PARTS OF THE EXERCISE:
**A.** In the passage on Grafana annotations, switch "dependency graph" to "dependency tree" and write out the text starting with "Those conditions are" and going on through "a dependency graph.".
**B.** According to the passage on Grafana annotations, what triggers the alarms that the annotations represent?

EXERCISE PASSAGE:
Those conditions are reported in annotations that are displayed in
Grafana. The Grafana annotations contain a textual
representation of the alarm (or set of alarms) that were triggered
by the Collectors for a service.
In other words, the annotations contain valuable insights
that you could use to diagnose and
troubleshoot problems. Futhermore, with the Grafana annotations,
the system makes a distiction between what is estimated as a
direct root cause versus what is estimated as an indirect
root cause. This is internally represented in a dependency graph.

DATA PROVIDED:
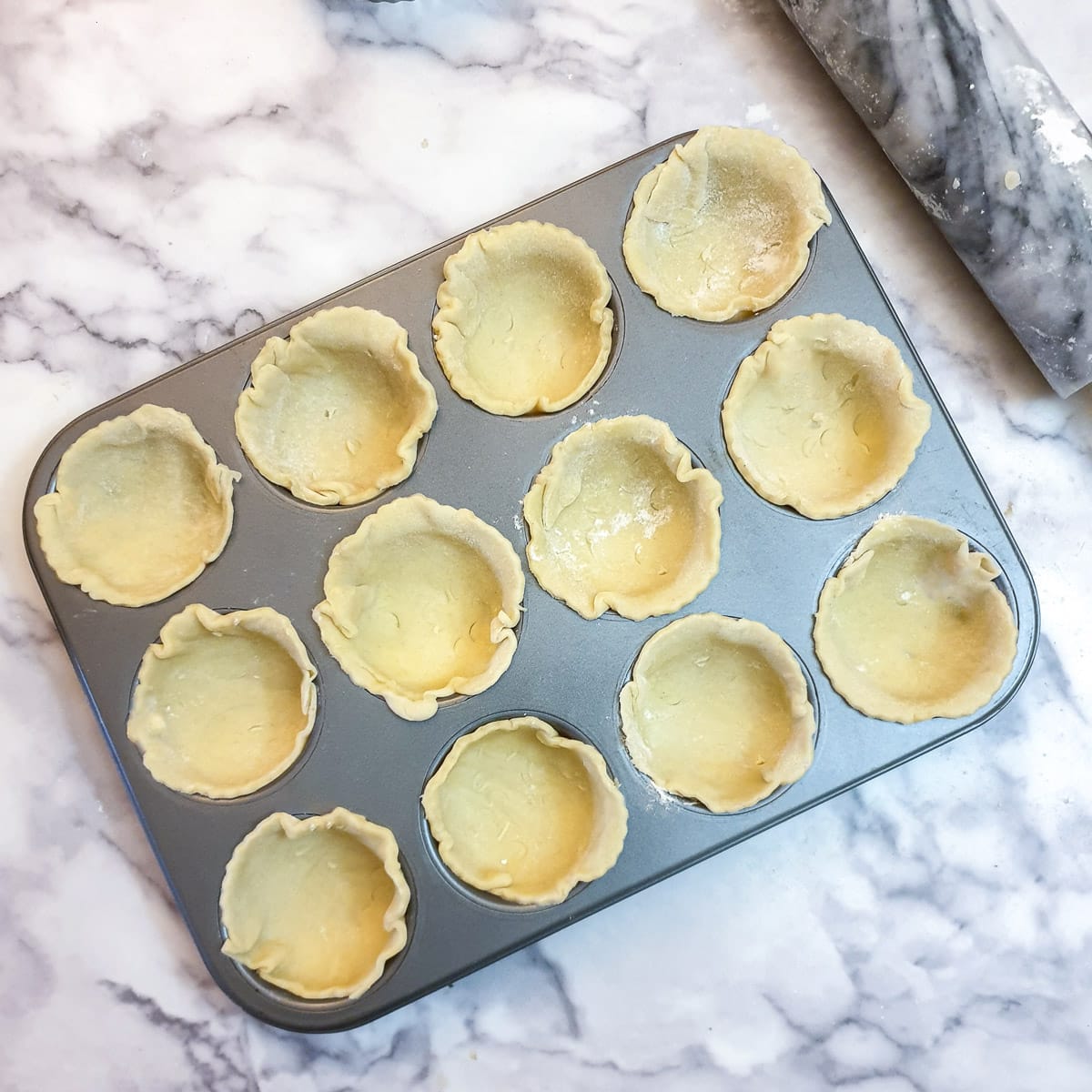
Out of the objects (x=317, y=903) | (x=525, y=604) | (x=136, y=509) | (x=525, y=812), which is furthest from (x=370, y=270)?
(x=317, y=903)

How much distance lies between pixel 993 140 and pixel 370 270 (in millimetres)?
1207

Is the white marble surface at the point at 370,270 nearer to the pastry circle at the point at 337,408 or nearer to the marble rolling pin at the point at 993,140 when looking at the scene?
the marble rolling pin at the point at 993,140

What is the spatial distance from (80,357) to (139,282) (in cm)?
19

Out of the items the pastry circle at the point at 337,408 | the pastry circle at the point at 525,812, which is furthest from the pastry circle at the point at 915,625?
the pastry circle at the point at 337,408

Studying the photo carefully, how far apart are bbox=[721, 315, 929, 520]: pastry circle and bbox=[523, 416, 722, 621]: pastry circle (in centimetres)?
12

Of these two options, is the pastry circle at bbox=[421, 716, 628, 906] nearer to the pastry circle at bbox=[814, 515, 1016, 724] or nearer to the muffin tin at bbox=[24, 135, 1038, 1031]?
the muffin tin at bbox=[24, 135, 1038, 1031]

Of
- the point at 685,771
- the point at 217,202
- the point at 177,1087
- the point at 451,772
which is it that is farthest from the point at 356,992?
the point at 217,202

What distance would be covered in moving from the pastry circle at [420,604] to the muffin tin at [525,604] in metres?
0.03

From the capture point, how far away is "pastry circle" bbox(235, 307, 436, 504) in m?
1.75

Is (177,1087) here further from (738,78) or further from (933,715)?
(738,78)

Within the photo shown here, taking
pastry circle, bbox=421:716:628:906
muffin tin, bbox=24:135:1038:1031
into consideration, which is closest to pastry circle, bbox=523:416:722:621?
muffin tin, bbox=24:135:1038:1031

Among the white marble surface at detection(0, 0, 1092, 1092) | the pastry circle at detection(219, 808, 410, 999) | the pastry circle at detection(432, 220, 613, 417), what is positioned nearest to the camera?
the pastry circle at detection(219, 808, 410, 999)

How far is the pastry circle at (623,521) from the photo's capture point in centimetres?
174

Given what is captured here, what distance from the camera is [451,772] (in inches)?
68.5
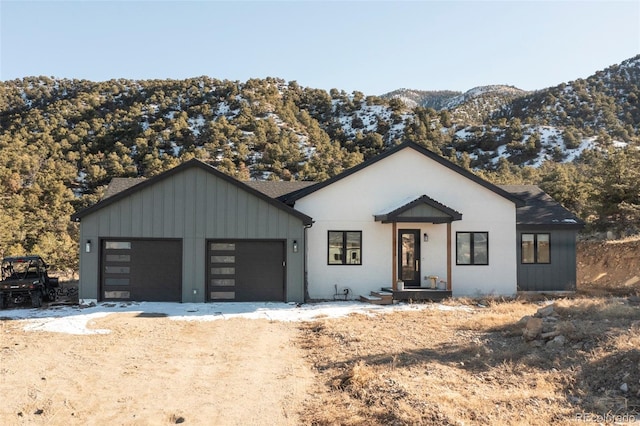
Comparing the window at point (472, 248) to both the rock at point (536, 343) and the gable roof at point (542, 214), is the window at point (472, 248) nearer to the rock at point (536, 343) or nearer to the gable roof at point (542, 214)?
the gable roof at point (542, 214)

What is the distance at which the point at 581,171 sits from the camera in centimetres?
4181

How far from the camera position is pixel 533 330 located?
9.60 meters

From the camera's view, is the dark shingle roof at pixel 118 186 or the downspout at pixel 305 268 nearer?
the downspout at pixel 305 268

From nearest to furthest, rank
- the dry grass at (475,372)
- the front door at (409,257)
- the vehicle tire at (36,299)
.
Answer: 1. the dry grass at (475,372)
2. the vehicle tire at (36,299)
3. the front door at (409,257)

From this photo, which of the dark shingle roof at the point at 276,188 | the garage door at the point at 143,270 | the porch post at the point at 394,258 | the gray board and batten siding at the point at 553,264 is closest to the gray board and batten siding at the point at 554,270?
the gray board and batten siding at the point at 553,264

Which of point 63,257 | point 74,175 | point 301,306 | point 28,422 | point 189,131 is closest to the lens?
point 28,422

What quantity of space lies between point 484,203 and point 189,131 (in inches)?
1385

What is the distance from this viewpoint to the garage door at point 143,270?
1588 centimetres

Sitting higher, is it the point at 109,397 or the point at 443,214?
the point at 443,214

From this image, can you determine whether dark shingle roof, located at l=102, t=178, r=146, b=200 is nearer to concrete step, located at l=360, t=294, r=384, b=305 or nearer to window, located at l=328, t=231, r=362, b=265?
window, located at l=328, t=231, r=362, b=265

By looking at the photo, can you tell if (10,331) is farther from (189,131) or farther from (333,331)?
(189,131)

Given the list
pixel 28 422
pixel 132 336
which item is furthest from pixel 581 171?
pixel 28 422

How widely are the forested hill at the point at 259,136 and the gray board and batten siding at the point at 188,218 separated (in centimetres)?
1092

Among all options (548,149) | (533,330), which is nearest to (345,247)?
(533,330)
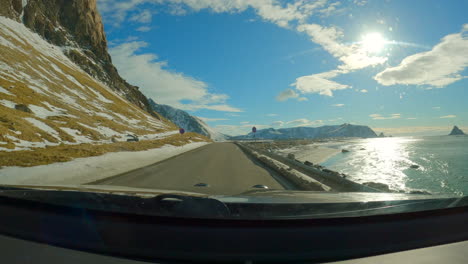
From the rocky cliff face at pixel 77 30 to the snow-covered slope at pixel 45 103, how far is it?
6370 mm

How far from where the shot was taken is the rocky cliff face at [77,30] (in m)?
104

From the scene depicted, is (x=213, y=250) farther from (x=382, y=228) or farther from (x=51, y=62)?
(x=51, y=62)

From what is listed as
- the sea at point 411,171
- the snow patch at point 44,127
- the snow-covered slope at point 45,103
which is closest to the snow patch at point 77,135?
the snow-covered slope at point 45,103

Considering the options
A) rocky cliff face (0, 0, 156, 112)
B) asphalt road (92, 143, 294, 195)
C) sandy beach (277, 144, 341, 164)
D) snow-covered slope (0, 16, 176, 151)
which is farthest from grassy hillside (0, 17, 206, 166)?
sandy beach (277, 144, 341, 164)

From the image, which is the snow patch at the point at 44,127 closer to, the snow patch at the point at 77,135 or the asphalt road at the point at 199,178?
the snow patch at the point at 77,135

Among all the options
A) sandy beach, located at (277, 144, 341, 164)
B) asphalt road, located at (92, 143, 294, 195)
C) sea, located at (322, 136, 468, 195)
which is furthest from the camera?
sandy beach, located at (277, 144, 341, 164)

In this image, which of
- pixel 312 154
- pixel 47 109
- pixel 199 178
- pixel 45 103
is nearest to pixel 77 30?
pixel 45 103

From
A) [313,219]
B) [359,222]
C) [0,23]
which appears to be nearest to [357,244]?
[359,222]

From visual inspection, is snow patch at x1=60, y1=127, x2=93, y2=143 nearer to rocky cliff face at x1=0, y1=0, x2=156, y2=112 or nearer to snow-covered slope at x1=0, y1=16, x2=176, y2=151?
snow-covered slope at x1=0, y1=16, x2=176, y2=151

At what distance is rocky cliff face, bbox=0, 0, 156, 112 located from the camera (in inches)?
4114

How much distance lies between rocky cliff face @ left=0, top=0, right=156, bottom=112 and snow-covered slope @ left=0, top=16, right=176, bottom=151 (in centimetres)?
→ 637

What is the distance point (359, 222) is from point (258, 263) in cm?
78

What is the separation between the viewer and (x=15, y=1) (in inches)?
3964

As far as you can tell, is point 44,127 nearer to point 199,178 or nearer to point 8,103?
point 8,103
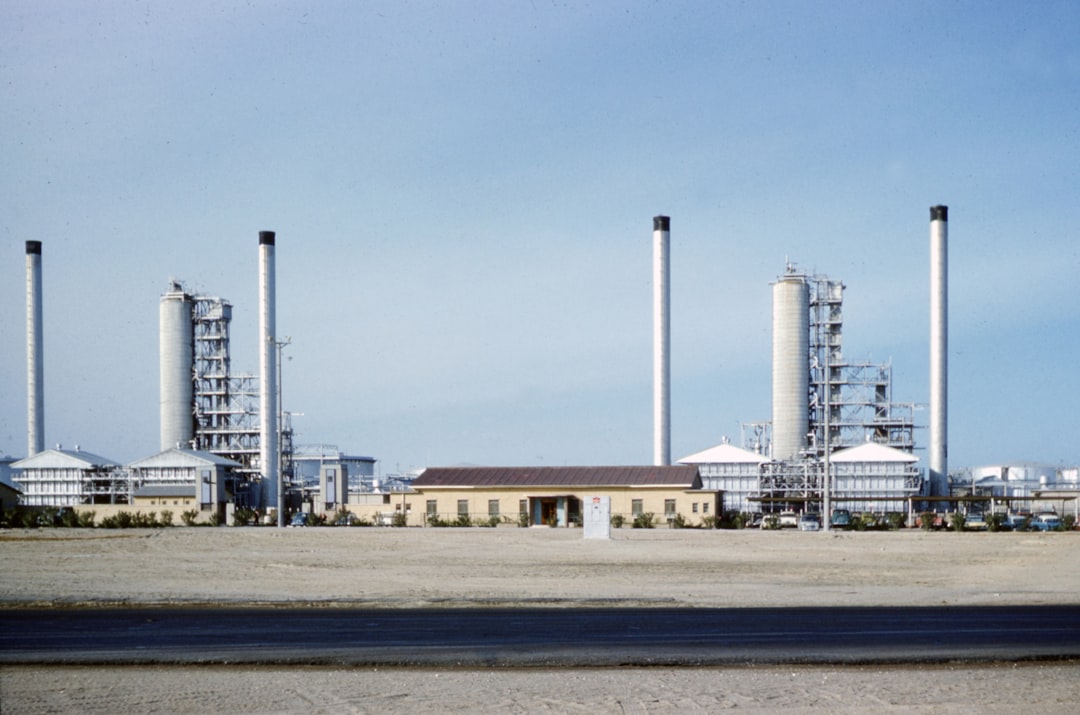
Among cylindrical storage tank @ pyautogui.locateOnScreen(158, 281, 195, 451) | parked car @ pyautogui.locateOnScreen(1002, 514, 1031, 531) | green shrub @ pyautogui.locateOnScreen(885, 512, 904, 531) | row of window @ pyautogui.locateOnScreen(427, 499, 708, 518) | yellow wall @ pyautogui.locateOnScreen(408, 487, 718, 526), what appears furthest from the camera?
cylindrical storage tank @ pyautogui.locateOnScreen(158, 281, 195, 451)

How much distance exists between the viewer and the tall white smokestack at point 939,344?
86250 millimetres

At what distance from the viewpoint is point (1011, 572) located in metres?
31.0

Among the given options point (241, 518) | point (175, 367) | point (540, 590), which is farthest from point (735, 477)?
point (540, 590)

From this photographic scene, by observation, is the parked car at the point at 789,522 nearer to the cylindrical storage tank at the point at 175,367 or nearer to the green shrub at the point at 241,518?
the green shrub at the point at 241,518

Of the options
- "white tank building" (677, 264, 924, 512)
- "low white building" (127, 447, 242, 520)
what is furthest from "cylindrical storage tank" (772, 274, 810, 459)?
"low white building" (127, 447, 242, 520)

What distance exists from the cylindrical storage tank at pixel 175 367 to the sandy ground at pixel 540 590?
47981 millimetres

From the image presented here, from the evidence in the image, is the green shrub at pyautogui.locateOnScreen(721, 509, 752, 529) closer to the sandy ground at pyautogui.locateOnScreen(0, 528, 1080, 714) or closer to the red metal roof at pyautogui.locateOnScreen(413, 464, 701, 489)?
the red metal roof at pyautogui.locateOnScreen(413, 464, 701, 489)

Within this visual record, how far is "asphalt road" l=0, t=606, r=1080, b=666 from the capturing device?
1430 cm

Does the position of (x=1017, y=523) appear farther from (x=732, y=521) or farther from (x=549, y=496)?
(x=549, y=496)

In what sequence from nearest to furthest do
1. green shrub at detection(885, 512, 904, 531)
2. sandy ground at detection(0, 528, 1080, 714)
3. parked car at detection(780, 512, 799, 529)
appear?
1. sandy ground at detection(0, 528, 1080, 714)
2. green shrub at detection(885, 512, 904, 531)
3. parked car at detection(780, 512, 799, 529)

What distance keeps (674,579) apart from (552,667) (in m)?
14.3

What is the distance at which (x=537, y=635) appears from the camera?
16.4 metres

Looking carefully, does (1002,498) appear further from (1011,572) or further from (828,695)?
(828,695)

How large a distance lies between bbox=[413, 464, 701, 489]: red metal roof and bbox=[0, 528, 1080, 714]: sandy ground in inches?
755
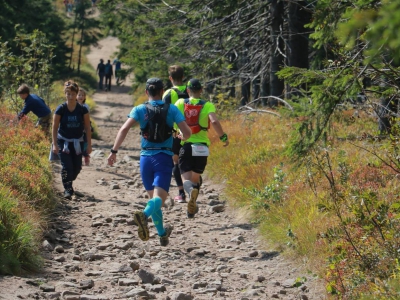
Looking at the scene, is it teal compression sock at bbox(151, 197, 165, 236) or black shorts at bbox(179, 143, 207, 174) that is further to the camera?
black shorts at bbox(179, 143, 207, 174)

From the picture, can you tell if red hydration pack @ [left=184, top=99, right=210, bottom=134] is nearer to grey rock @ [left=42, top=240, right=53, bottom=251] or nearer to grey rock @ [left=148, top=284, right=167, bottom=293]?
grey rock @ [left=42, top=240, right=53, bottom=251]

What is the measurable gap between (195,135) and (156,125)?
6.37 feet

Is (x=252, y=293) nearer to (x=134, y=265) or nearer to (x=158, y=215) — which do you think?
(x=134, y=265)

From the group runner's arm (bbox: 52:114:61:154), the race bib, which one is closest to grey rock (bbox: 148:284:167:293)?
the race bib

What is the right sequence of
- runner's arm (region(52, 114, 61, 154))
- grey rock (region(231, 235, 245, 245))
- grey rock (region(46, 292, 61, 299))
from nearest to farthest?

SOLUTIONS TO THE EXERCISE:
**A.**
Those conditions are reported in annotations that are displayed in
Grafana. The Grafana annotations contain a textual
representation of the alarm (or set of alarms) that were triggered
by the Collectors for a service.
In other words, the annotations contain valuable insights
that you could use to diagnose and
troubleshoot problems. Futhermore, with the Grafana annotations,
the system makes a distiction between what is estimated as a
direct root cause versus what is estimated as an indirect
root cause. This is internally represented in a dependency tree.

**B.** The Collectors for a service.